The headers are set in the Ring response as a hash map. They are converted to HTTP headers. You'll notice that only one header was set in the Ring response, yet the HTTP response has more than one. This is normal. The server and adapter added other relevant headers. We knew that we were returning HTML, so we added a Content-Type header of text/html. The adapter figured out the size of the body in bytes and added a Content-Length header. The server added the Date and Server headers as well. Because the response can contain any number of headers, each part of the journey back to the client can add new headers safely.
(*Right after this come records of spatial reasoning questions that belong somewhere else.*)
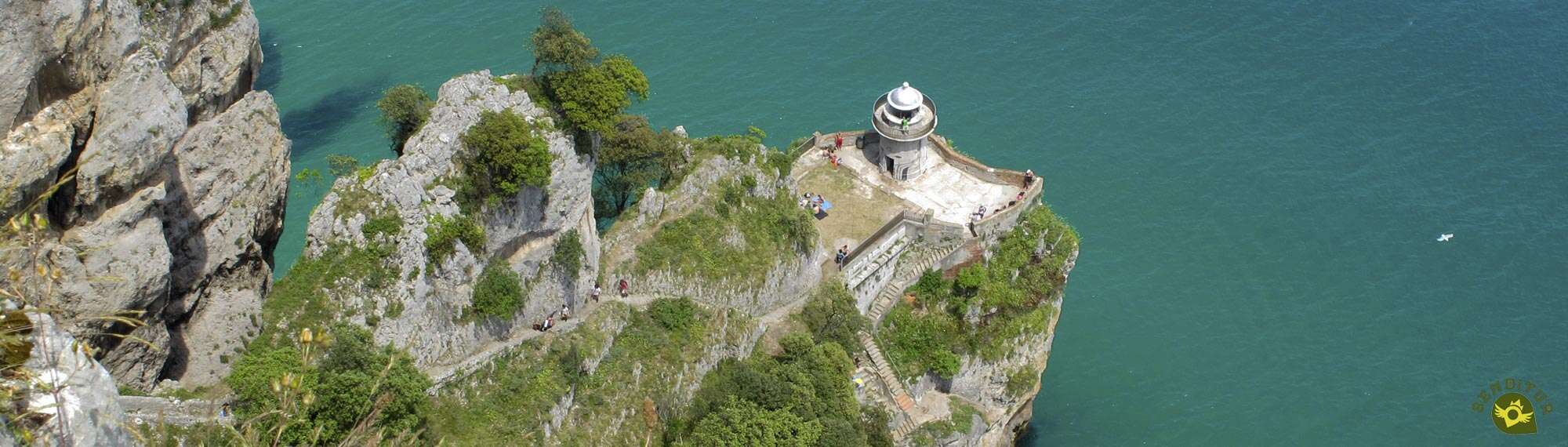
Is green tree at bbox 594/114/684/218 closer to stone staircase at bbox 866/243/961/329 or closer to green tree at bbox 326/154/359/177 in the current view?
green tree at bbox 326/154/359/177

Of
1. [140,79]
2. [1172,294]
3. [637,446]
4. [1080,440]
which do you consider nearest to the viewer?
[140,79]

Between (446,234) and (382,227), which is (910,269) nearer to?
(446,234)

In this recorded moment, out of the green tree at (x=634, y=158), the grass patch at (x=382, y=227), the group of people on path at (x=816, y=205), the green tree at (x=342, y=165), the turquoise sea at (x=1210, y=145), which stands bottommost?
the turquoise sea at (x=1210, y=145)

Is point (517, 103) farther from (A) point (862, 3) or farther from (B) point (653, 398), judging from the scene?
(A) point (862, 3)

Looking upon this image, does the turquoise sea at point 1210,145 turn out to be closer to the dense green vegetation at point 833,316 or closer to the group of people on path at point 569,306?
the dense green vegetation at point 833,316

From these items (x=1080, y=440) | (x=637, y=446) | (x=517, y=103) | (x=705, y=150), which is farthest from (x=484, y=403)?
(x=1080, y=440)

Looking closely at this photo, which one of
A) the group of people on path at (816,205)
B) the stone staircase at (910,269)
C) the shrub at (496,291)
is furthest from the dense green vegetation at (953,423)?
the shrub at (496,291)
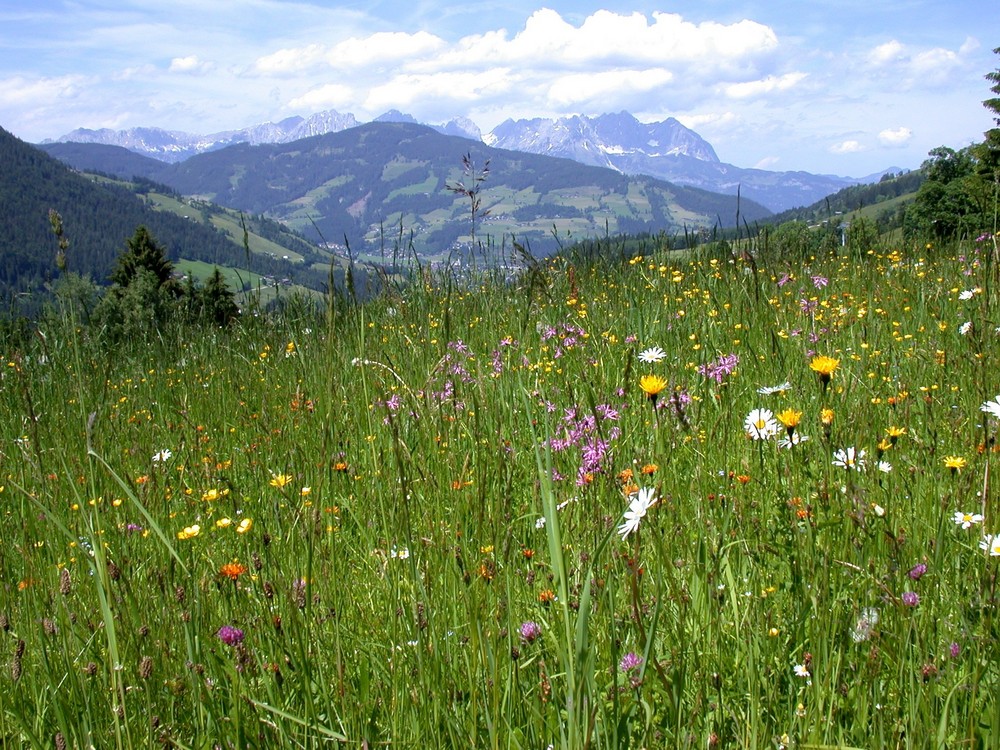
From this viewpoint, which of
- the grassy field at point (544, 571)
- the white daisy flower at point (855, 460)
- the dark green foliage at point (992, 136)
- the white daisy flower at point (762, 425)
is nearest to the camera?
the grassy field at point (544, 571)

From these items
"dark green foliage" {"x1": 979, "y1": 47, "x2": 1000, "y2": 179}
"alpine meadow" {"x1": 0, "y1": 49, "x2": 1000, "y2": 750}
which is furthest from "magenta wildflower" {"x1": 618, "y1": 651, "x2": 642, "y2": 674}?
"dark green foliage" {"x1": 979, "y1": 47, "x2": 1000, "y2": 179}

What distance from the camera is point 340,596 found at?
1.98 metres

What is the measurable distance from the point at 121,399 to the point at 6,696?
3.65 metres

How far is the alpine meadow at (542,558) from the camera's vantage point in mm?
1438

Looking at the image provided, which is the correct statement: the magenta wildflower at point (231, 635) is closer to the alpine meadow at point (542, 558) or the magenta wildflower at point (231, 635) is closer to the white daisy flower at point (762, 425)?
the alpine meadow at point (542, 558)

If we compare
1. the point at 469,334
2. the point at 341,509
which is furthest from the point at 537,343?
the point at 341,509

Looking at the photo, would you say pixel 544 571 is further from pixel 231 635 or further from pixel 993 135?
pixel 993 135

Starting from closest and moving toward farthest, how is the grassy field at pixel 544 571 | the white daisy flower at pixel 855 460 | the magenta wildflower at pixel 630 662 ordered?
the grassy field at pixel 544 571
the magenta wildflower at pixel 630 662
the white daisy flower at pixel 855 460

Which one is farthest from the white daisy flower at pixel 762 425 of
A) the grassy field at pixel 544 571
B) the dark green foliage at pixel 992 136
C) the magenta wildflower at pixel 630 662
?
the dark green foliage at pixel 992 136

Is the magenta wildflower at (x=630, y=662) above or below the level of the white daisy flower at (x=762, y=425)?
below

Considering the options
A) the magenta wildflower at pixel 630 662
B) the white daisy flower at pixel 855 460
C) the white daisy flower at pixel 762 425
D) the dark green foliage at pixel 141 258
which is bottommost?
the magenta wildflower at pixel 630 662

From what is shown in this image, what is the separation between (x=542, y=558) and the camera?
2.11 metres

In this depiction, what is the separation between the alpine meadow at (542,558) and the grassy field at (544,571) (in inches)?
0.6

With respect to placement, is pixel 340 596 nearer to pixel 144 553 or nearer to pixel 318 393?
pixel 144 553
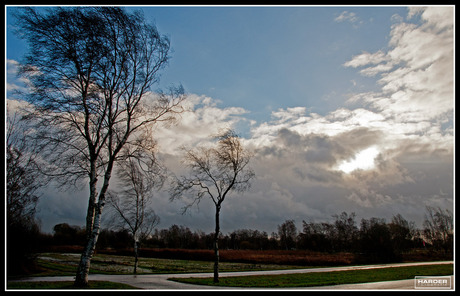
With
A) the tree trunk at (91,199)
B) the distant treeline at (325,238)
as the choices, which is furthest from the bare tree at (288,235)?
the tree trunk at (91,199)

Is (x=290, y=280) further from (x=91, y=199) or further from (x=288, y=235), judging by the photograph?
(x=288, y=235)

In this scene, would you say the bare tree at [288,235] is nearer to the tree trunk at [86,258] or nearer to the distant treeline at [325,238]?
the distant treeline at [325,238]

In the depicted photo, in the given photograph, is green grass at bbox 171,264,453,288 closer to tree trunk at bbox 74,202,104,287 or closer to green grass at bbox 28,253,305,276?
tree trunk at bbox 74,202,104,287

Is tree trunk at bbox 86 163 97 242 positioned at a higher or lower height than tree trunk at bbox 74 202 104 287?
higher

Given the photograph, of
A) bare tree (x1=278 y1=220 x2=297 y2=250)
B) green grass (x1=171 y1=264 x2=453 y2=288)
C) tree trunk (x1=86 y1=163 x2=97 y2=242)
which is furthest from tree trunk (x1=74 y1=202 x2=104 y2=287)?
bare tree (x1=278 y1=220 x2=297 y2=250)

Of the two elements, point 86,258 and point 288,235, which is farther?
point 288,235

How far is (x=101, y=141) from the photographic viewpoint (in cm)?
1702

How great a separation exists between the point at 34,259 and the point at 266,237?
12781 centimetres

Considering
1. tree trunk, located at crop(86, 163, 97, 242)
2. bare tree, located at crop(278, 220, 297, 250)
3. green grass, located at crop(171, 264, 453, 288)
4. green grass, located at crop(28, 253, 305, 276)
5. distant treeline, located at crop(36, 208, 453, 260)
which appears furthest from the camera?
bare tree, located at crop(278, 220, 297, 250)

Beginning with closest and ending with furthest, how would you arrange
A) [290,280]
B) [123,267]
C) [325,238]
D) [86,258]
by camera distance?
[86,258], [290,280], [123,267], [325,238]

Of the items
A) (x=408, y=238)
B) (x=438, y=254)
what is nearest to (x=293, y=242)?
(x=408, y=238)

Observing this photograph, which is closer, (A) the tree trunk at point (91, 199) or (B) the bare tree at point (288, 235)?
(A) the tree trunk at point (91, 199)

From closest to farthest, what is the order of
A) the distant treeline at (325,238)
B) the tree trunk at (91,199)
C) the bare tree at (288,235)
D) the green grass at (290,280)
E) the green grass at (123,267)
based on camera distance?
1. the tree trunk at (91,199)
2. the green grass at (290,280)
3. the green grass at (123,267)
4. the distant treeline at (325,238)
5. the bare tree at (288,235)

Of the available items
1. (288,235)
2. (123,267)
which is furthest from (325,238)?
(123,267)
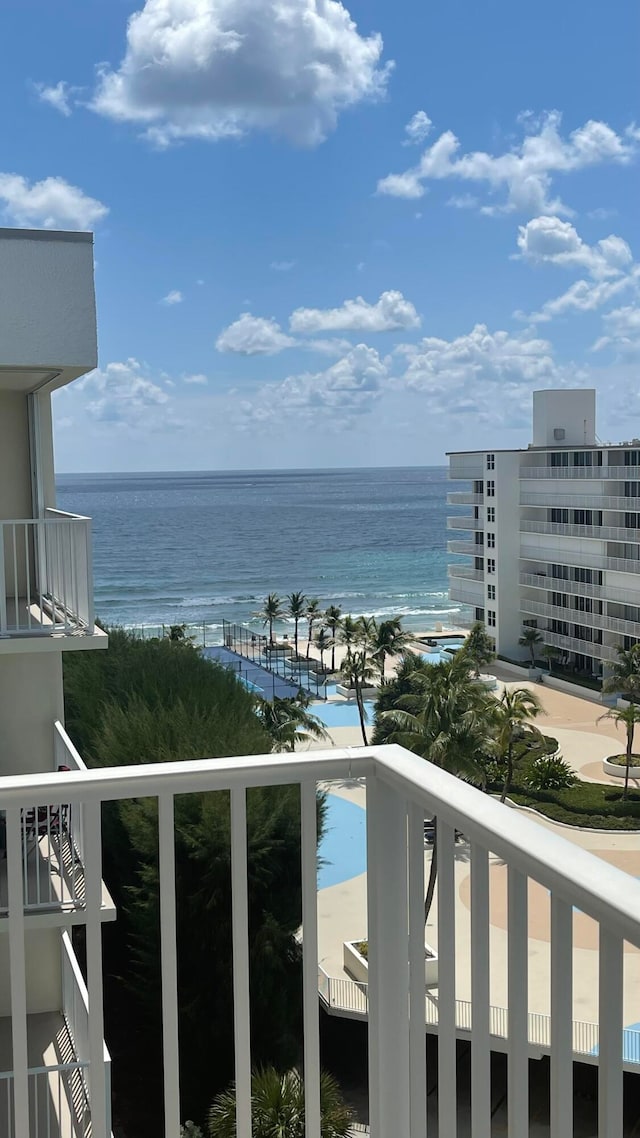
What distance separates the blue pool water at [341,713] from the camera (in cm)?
3772

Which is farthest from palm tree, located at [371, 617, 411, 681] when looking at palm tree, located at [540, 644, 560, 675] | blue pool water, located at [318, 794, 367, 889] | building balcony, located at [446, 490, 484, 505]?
blue pool water, located at [318, 794, 367, 889]

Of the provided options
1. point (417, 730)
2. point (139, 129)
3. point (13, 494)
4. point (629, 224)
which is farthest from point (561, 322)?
point (13, 494)

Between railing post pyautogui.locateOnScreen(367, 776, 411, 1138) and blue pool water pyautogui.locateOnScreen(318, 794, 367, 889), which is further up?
railing post pyautogui.locateOnScreen(367, 776, 411, 1138)

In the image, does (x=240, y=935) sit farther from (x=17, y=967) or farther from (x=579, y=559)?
(x=579, y=559)

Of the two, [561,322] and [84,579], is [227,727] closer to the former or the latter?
[84,579]

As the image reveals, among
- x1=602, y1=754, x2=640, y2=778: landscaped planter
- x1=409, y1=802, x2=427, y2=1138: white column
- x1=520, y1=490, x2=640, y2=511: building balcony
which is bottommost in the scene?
x1=602, y1=754, x2=640, y2=778: landscaped planter

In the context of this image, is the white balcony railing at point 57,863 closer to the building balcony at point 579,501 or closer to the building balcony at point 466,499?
the building balcony at point 579,501

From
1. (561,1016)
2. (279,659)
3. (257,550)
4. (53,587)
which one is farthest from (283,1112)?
(257,550)

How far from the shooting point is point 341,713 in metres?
39.3

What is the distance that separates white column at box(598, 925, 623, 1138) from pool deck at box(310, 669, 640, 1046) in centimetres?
177

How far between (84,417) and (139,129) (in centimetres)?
2804

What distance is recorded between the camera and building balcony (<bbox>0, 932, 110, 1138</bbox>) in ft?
19.7

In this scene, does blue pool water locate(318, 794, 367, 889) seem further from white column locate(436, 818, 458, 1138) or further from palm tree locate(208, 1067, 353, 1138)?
white column locate(436, 818, 458, 1138)

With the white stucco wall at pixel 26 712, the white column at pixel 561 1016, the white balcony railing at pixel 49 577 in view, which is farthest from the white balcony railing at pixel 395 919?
the white stucco wall at pixel 26 712
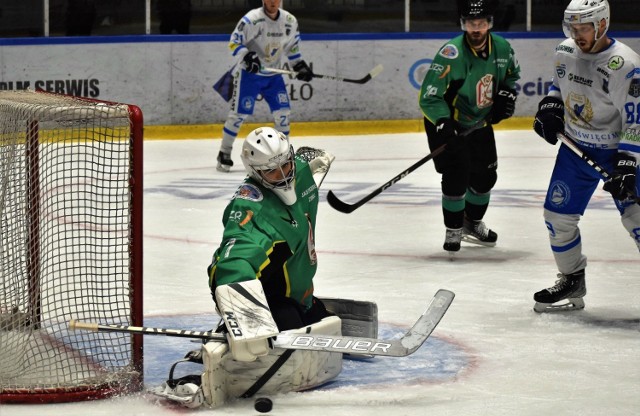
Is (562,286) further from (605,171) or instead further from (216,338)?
(216,338)

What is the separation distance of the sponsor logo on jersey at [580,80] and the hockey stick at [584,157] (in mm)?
202

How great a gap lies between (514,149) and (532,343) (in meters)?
5.37

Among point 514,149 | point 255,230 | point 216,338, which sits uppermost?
point 255,230

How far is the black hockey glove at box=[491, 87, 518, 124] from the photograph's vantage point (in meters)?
5.89

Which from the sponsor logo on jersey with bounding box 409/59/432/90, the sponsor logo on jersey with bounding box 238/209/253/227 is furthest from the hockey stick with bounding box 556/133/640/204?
the sponsor logo on jersey with bounding box 409/59/432/90

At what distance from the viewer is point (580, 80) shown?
4574 millimetres

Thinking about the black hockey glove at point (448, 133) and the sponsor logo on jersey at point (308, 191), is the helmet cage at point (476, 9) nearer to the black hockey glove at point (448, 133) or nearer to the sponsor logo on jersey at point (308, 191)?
the black hockey glove at point (448, 133)

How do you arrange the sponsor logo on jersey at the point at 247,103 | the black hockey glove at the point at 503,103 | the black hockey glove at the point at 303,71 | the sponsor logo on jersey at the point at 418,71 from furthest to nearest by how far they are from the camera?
the sponsor logo on jersey at the point at 418,71 < the black hockey glove at the point at 303,71 < the sponsor logo on jersey at the point at 247,103 < the black hockey glove at the point at 503,103

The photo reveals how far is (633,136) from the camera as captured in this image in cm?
441

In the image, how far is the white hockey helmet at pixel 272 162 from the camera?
3623 mm

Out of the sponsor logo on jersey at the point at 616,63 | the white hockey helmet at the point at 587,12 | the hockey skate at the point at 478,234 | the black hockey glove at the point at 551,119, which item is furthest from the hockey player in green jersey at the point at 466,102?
the sponsor logo on jersey at the point at 616,63

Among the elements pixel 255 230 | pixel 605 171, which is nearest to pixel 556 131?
pixel 605 171

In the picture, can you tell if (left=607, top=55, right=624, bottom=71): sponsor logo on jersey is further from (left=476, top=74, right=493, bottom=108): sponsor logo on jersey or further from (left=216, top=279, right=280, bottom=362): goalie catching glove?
(left=216, top=279, right=280, bottom=362): goalie catching glove

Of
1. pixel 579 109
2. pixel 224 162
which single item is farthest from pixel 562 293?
pixel 224 162
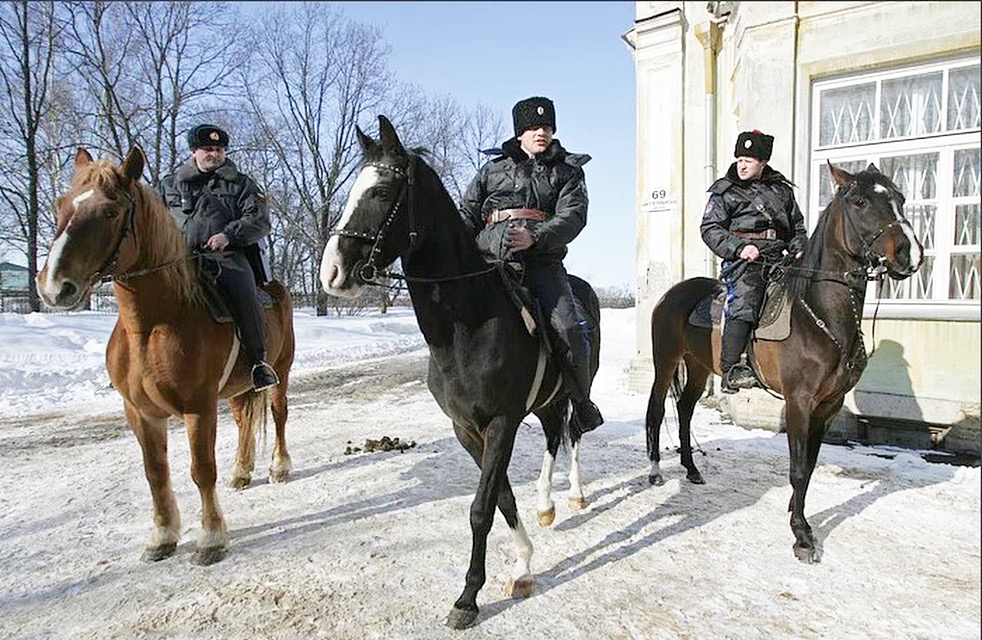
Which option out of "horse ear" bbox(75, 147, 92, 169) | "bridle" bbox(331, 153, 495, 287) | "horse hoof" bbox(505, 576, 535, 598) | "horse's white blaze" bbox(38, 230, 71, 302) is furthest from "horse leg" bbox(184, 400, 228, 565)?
"horse hoof" bbox(505, 576, 535, 598)

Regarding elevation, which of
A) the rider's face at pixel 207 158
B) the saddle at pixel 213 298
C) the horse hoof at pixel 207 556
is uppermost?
the rider's face at pixel 207 158

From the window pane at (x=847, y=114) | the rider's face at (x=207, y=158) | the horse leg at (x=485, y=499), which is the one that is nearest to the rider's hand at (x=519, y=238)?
the horse leg at (x=485, y=499)

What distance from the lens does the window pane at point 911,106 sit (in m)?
5.93

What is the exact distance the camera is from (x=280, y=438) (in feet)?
17.5

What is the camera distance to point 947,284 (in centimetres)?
609

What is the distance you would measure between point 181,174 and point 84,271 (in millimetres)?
1707

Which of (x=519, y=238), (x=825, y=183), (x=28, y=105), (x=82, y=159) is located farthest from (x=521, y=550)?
(x=28, y=105)

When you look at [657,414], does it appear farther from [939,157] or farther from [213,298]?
[939,157]

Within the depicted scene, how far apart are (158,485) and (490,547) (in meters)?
2.24

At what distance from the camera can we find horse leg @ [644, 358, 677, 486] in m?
5.23

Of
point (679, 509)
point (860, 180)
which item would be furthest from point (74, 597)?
point (860, 180)

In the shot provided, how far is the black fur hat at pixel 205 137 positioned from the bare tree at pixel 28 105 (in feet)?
65.0

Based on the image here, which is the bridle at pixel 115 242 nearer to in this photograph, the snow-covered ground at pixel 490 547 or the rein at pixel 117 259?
the rein at pixel 117 259

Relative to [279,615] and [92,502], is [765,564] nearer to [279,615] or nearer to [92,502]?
[279,615]
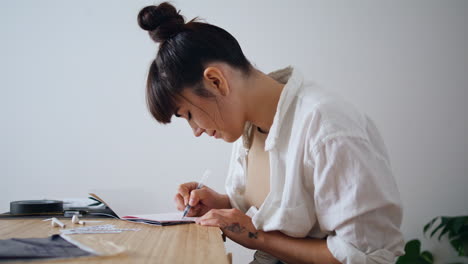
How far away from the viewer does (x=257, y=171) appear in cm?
109

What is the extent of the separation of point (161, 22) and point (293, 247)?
1.90 feet

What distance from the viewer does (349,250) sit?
0.78m

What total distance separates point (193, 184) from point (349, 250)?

In fact, this is an essential part of the HTTP protocol and why it works so well. Any HTTP server can be proxied. That means another server (called the proxy) can be put in front of it. The proxy will forward requests it gets to the server. Then it will forward the response it gets back to the client. Along the way, it can modify the request and response, including adding, removing, and modifying headers or completely changing the body. When we write a server, we should keep in mind that the Ring request we handle may not precisely represent the HTTP request the client generates. There could be any number of proxies between the client and our code.

This may seem daunting, but in practice, it is not. We write our code to handle the request we get. We look at the parts relevant to our functionality and ignore what we don't care about. This makes for a robust server that can be proxied. In fact, this same proxying idea is the basis for middleware and interceptors, which we'll see in part 2.